Look around and you'll likely notice that almost everyone you see is carrying around a water bottle everywhere they go. In fact, as of 2017 water has overtaken soda as the most popular drink in America.

The body is about 60% water and you're constantly losing it. When you breathe it's coming out, you sweat, you pee.  So that needs to be replaced throughout the day. But the answer as to how much isn't as simple as the eight ounce recommendation we all grew up with.  Individual factors need to be taken into account, activity level, overall health, gender etc. 

For the purposes of this article, rather than giving specific advise on how much to drink, let's take a look at goals and how water can help with those goals.

Weight Loss (increased metabolism)

According to published studies, drinking 17 ounces of water can boost your metabolism by up to 30% for up to an hour an a half after. NCBI

Another study shows that consuming cold water may force your body to expend more energy to heat the water. More energy expended means more calories burned.

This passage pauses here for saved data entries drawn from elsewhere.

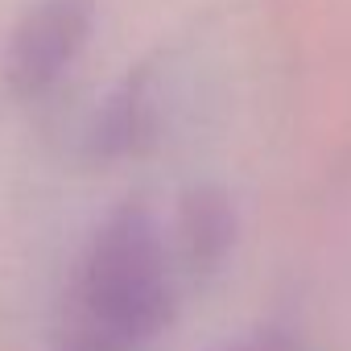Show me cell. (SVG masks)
Returning a JSON list of instances; mask_svg holds the SVG:
<instances>
[{"instance_id": "obj_3", "label": "cell", "mask_w": 351, "mask_h": 351, "mask_svg": "<svg viewBox=\"0 0 351 351\" xmlns=\"http://www.w3.org/2000/svg\"><path fill=\"white\" fill-rule=\"evenodd\" d=\"M165 232H169V248H173L182 281H207L228 265L236 236H240V215L223 186L203 182V186L182 191Z\"/></svg>"}, {"instance_id": "obj_2", "label": "cell", "mask_w": 351, "mask_h": 351, "mask_svg": "<svg viewBox=\"0 0 351 351\" xmlns=\"http://www.w3.org/2000/svg\"><path fill=\"white\" fill-rule=\"evenodd\" d=\"M99 29V0H29L9 25L0 75L13 99L42 104L87 58Z\"/></svg>"}, {"instance_id": "obj_5", "label": "cell", "mask_w": 351, "mask_h": 351, "mask_svg": "<svg viewBox=\"0 0 351 351\" xmlns=\"http://www.w3.org/2000/svg\"><path fill=\"white\" fill-rule=\"evenodd\" d=\"M215 351H302V339L293 326H281V322H265V326H252L228 343H219Z\"/></svg>"}, {"instance_id": "obj_4", "label": "cell", "mask_w": 351, "mask_h": 351, "mask_svg": "<svg viewBox=\"0 0 351 351\" xmlns=\"http://www.w3.org/2000/svg\"><path fill=\"white\" fill-rule=\"evenodd\" d=\"M153 112H157V95L149 87V79H128L104 108V116H95V153L104 157H124L136 153L145 141H153Z\"/></svg>"}, {"instance_id": "obj_1", "label": "cell", "mask_w": 351, "mask_h": 351, "mask_svg": "<svg viewBox=\"0 0 351 351\" xmlns=\"http://www.w3.org/2000/svg\"><path fill=\"white\" fill-rule=\"evenodd\" d=\"M178 289L165 219L128 199L87 236L50 351H145L173 322Z\"/></svg>"}]
</instances>
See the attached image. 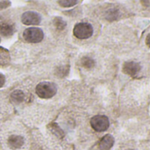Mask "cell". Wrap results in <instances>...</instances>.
I'll use <instances>...</instances> for the list:
<instances>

These researchers found that drinking 68 ounces a day increased calorie usage by 96 calories a day. (that's about a pound of calories every 36 days).

While that may not seem like a lot, it's not, I think the most promising information is in relation to the impact of calorie consumption post water.  One study found that when an individual drank a 17 ounce glass of water before a meal they lost 44% more weight over a 12 week period than those who didn't.

More effective workouts

The water you drink helps your cells maintain a proper balance of fluids and electrolytes. When that balance is off your workouts will suffer because your muscles will fatigue faster.  The ACSM recommends you drink about 17 ounces about 2 hours before you work out and then keep up the intake throughout the workout to replace fluid lost by sweating.  If you don't believe you lose water while you workout, try this. Weight in before your workout. Don't drink anything during the workout and weight yourself again when your done.  The weight loss you'll see is literally water weight. 

Detox (keep your kidneys clean)

Here's the dirty truth. Water helps to transport waste out of cells keeping your blood clean. The primary source of waste, read toxins, in your body is called blood urea nitrogen. This is a water soluble waste which is passed through the kidneys and then expelled out. When you drink enough, the system works. When you don't, those toxins build up. 

If you want to check in to see if you're getting enough liquid to expel the toxins, check your pee. It should be light and free from odor.  If it's not, you need to drink more. 

How much water should you drink everyday?  Well, that depends.  As long as you know your goals and pay attention to your body you should be good. And remember, about 20% of fluid intake comes from foods, or should.  So eat more fruits and vegetables.